[Start of Attachment]

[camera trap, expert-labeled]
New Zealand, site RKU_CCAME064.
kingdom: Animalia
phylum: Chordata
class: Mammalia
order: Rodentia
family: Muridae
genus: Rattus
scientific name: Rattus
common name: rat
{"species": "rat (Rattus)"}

[End of Attachment]
[Start of Attachment]

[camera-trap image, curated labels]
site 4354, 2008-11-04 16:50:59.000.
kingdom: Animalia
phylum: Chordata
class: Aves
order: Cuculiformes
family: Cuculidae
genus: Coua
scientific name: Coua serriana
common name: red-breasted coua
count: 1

[End of Attachment]
[Start of Attachment]

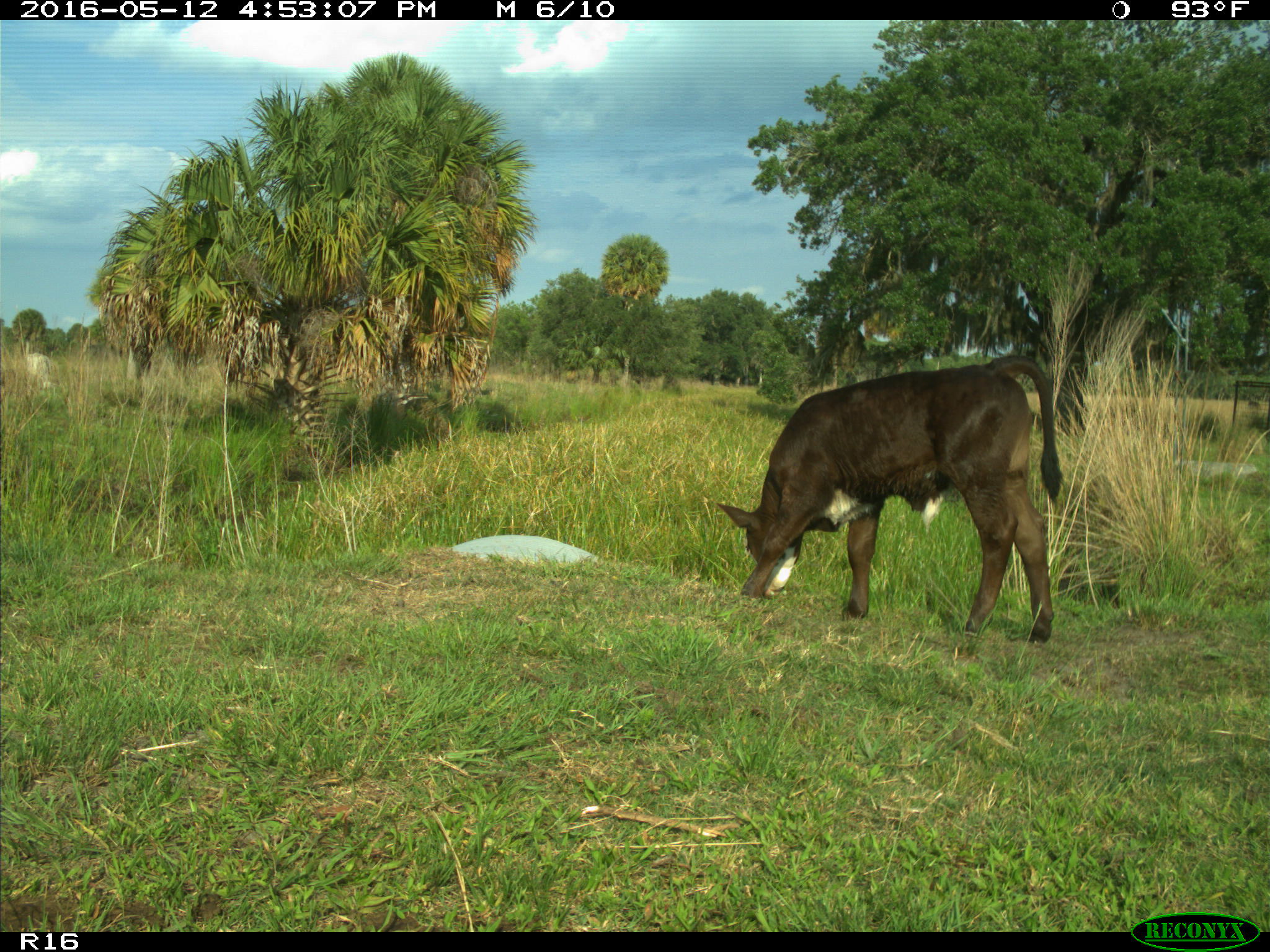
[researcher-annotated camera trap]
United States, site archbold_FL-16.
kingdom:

[End of Attachment]

◆ Exercise:
Lines with the string "trap" in the data above: say how many there are, giving the number alone.

◆ Solution:
3